→ EXERCISE GOAL
Answer these questions using the excerpt on getting past writer's block.
1. For about how long does the excerpt suggest taking in one's surroundings outdoors?
2. What does the excerpt suggest turning on for added effect while watching a show or movie?
3. Which two cafes does the writer advise against for people-watching?

→ EXCERPT PROVIDED
"""

This one may seem like a given, but Vitamin D (provided by sunlight) is important not only for our health but happiness. Happy people are more likely to be creative which means you have a higher chance of getting over that writer’s block if you spend some time outside. Even if you live somewhere cold, where the sun isn’t blinding you each time you walk outside, trees, snow, and the fresh air itself will all do you some good. Soak in the beauty of the flowers, and the liveliness of everything around you for about 30 minutes. It will make a huge difference!
2. Listen to music.
I know people at work who listen to music all day long to stay relaxed, but music triggers emotions in me. It forces me to connect with different parts of myself–memories, emotions, ambitions, etc. Thus, when I want to stay focused on a task at work, I try to minimize the music in the background, but if I am working on my novel, I select specific songs to set the mood of the plot and thrust myself forward into writing each scene as I’ve imagined it. This may be a way for you to gain momentum as well!
3. Watch a show or movie.
I’ve read and heard about all the studies which show screen time is bad for you, but I don’t buy it. I learn SOO much from watching reality shows, sit-coms, and movies. Growing up, I was extremely timid and withdrawn. It was difficult for me to initiate conversation for fear of saying the wrong thing, so I began observing how people behaved and spoke in order to gage what was socially acceptable in particular crowds. As an adult, and mother, I’m more confident and no longer as quiet, but I still pay attention to people’s interactions and body language on television screens and in real life! Next time you are stuck on character development or dialogue, sit down and watch how the actors and actresses behave in various situations. Turn on sub-titles for added effect, or if you’re more visual with words. My favorite about this one is, like a faucet, you can turn off the show once you’ve got enough inspiration to propel you to write again!
4. Write something different.
Maybe the thing which has you banging your head against the wall is not writing but rather your topic of the day. If you’ve spent weeks or months deep inside your novel and need an escape, try writing something else: a grocery list, a journal entry, a text message to someone asking about their day or explaining your day, an article for a newspaper or an essay for a contest. Anything! Writers love to write; it’s what we feel we were born to do, but if we get stuck we don’t necessarily want to stay away from our notebooks or computer, it just means we don’t know what to do about what’s in front of us. So switch up the setting, write in another topic, or medium. I jot down notes in my notebook to develop a part of my story once I realize that free writing has lost its magic and I’ve run out of energy or hit a roadblock.
5. Go people-watching.
As I mentioned earlier, there is significant value in watching how people live their day-to-day lives. As a fly on the wall, you can observe things you normally wouldn’t if you were not so removed–hesitations, inhibitions, frustrations, ticks, etc. How people express themselves is revealed in action more often than you think, and this is how you can practice showing versus telling in your novels, or any other piece of writing before you. A reader usually prefers to be shown rather than told; it is a craft to do this, otherwise anyone could be a writer and it wouldn’t be such a competitive industry. Examples of places where there is action and conversation: restaurants, parks, workplaces, supermarkets, malls, bars. I keep reading about how you can sit at a cafe and watch people, but I wouldn’t recommending people watching at Starbucks or Panera, as most people are probably having whispered conversations or studying. You’ll get very little material, as opposed to a busy public place where people are likely to be louder because they expect no one is paying attention to them. At bars and restaurants you’ll also be more likely to see couples on dates or friends exchanging stories.

"""

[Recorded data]
"""

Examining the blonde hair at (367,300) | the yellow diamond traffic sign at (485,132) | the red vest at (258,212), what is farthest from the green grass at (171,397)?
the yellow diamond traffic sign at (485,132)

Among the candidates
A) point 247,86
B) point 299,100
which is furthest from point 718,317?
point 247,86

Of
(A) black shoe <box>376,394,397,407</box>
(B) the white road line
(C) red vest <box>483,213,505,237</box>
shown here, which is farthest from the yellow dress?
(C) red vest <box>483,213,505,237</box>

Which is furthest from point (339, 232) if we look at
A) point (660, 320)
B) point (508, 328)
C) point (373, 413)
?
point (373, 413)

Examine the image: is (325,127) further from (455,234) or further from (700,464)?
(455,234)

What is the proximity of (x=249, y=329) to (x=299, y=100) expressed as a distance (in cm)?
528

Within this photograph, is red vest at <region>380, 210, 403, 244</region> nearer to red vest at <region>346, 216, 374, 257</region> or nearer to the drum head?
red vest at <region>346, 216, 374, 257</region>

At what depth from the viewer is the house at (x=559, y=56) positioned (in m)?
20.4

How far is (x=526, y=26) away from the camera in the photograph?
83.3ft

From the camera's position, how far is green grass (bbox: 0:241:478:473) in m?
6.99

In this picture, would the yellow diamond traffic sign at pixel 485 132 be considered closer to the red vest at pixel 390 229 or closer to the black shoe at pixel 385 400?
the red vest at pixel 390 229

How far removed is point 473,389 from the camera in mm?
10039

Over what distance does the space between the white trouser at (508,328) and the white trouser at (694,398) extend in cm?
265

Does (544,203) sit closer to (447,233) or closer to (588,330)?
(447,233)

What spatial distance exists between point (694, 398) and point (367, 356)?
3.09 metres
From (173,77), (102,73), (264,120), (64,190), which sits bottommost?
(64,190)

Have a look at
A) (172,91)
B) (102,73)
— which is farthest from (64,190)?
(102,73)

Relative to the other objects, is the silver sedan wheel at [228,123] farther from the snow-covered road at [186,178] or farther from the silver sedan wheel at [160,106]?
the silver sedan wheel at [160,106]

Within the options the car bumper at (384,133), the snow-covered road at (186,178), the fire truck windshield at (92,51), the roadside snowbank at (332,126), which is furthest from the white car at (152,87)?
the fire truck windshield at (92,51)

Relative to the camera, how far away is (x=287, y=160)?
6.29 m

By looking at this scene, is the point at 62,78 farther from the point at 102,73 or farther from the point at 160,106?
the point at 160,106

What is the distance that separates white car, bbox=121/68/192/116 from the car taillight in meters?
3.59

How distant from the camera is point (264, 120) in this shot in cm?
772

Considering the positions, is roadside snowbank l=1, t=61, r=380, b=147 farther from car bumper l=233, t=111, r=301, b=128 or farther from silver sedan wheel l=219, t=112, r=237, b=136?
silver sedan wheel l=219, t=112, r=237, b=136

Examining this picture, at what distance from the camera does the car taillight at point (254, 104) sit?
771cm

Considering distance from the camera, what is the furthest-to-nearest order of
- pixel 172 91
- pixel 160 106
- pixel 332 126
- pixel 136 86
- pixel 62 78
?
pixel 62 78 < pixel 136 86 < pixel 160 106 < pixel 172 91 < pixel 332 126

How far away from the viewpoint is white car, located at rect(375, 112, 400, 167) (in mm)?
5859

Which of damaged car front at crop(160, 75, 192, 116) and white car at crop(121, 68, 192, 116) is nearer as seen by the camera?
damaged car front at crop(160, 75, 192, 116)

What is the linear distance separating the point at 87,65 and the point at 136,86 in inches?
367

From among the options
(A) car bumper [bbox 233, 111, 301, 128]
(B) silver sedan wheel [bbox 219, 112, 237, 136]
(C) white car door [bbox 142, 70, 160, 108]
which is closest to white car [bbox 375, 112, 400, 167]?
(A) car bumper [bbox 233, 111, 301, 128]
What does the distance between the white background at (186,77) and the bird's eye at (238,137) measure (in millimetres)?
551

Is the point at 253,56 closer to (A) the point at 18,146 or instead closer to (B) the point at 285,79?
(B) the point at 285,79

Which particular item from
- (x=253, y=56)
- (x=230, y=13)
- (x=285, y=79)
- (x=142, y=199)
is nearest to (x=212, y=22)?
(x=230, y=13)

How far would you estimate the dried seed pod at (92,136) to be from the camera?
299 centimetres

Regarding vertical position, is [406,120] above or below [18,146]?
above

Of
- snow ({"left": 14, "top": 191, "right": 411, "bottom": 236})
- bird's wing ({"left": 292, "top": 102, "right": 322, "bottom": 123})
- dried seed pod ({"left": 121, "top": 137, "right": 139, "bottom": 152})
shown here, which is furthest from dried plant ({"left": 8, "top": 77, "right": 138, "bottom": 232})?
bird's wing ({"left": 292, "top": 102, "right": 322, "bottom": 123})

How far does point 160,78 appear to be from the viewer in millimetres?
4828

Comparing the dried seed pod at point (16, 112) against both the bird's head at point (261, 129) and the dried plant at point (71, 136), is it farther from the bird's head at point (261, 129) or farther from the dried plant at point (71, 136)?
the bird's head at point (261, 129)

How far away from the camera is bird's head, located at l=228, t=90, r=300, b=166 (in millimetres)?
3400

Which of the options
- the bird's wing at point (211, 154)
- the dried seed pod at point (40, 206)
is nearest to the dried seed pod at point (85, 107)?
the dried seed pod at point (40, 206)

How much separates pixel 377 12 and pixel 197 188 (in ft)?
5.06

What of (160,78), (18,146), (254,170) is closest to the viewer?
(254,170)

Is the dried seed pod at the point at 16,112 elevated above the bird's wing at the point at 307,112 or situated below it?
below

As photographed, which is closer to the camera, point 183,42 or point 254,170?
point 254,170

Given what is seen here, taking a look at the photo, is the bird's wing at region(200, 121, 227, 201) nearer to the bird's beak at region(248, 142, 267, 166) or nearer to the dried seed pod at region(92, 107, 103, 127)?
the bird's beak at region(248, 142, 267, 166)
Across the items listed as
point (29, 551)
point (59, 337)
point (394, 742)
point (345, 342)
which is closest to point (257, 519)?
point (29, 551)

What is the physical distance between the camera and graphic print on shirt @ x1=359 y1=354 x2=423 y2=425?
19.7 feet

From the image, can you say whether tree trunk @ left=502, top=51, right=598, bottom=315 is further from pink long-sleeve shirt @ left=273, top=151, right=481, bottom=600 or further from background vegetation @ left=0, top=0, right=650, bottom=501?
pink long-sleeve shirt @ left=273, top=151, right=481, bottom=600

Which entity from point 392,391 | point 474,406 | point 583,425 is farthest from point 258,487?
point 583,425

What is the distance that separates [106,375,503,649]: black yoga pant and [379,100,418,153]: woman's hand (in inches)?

"""

→ THE RESPONSE
1. About 30 minutes.
2. Sub-titles.
3. Starbucks and Panera.